Wednesday, June 16, 2004

bored

Three updates in one day? Well, it's a rare slow day here at work and I'm stuck here until 6:00 doing overtime. So I figured I'd just spend some of my slow time doing an update to this hear blog. It's been awhile since I've written anything of real substance, so I guess i'll do that.

I'm very happy to say that my prayer life has improved dramatically in the past week. Prayer has never been something that has come easily to me. I think it's because, at heart, I'm a guy who likes to be independent and likes to have absolute, concrete evidence on things. And prayer demands two things that are hard for a person with that tempermant: humility, because prayer recognizes our dependence on God. And faith, because prayer is an act of trust. Even though I can't see God or hear his response, I have to have the faith that He's faithful with my requests.

When I was reading The Ragamufffin Gospel, Brennan Manning made a good point about prayer: we have to approach prayer like children. If you gave your child some paper and crayons and told them to draw a picture of the neighborhood, would you get upset that they made the sky purple, clouds yellow, had fish swimming in the sky? No, because a child can only do as much as their limitations will allow. A child cannot draw a bad picture. They can only do as good as they can. It's the same thing with prayer. I don't know what to pray for or how to pray. My feeble sputterings and sentence fragments seem, to me, to be a waste of oxygen before God's throne. But I have to remember that it's the Holy Spirit that gives me the words to say, and I have to be dependent on Him not just for the answers to my prayers, but for the prayers themselves.

"Likewise the Spirit also helps in our weaknesses. For we do not know what we should pray for as we ought, but the Spirit Himself makes intercession for us with groanings which cannot be uttered." Romans 8:26

So, I've found myself approach God with more confidence on the way to work or while taking a long walk. And I don't worry about what I'm going to say or how I'm going to say it. I simply pray. And I'm learning a few things along the way:

1.) It's all about God. I think my weakness in this area was part of letting me surrender to God's control.
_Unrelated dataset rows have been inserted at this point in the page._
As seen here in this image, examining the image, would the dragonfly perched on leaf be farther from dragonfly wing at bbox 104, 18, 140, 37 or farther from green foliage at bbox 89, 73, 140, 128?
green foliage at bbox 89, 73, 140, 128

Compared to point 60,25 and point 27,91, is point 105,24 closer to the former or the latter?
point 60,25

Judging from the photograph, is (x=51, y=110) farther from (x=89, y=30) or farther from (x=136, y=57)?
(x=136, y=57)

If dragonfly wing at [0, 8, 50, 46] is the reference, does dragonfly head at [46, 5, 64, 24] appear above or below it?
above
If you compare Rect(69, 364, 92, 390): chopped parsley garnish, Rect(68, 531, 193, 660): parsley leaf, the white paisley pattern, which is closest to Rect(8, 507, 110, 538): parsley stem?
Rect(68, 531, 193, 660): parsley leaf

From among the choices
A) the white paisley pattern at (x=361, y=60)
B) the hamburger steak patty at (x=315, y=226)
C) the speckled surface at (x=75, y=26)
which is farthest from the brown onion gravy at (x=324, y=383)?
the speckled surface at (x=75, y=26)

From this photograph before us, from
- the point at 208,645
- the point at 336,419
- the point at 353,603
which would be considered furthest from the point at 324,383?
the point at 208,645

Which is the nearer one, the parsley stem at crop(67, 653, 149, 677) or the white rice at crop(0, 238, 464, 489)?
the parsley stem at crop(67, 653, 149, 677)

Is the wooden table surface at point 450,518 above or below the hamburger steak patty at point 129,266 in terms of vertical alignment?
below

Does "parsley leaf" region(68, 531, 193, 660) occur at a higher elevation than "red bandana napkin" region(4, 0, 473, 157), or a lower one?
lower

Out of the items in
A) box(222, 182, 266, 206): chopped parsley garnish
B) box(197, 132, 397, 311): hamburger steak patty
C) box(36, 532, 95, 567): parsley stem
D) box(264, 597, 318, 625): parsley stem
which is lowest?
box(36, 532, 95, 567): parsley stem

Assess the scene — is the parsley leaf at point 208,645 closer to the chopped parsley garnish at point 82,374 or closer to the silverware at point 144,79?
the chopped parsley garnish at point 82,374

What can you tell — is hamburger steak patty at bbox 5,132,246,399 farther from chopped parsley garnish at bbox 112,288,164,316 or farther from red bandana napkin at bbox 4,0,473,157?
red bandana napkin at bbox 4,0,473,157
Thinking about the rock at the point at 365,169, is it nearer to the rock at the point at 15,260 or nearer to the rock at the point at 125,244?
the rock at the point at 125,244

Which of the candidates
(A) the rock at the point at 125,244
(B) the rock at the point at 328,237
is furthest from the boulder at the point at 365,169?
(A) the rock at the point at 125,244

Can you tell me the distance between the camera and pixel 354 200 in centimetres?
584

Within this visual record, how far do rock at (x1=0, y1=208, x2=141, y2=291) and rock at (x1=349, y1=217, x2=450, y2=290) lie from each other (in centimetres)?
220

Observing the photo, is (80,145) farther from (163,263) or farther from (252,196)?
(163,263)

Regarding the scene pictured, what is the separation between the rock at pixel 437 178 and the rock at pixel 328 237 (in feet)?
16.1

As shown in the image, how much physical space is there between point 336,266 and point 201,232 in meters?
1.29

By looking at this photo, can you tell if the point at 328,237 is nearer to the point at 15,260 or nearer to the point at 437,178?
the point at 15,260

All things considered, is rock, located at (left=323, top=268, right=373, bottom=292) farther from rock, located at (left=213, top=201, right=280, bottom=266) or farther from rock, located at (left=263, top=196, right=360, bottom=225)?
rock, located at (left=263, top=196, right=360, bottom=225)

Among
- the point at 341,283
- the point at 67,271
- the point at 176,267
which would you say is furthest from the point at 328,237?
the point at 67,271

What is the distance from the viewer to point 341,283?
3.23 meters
I like to be good at things. But prayer is a weak area for me. And I've had to trust that God would teach me to pray and give me the words.

2.) God controls ALL. As I've found myself depending more on God, I've come to realize more and more how He's in control of EVERYTHING. In praying for a church member undergoing surgery, I was able to realize it's God who grants the doctors wisdom and skill. In praying for friends, I've had to realize it's God who changes hearts and attitudes and motivations.

3.) I'm pretty puny. The more I pray, the more I shrink. I pray for my "needs" less and I spend more time in prayer for others and praising God.

Prayer is a powerful thing. It's not just a method of communication. It's often how God shapes our hearts and minds to be totally dependent on Him. And I hope He keeps changing me.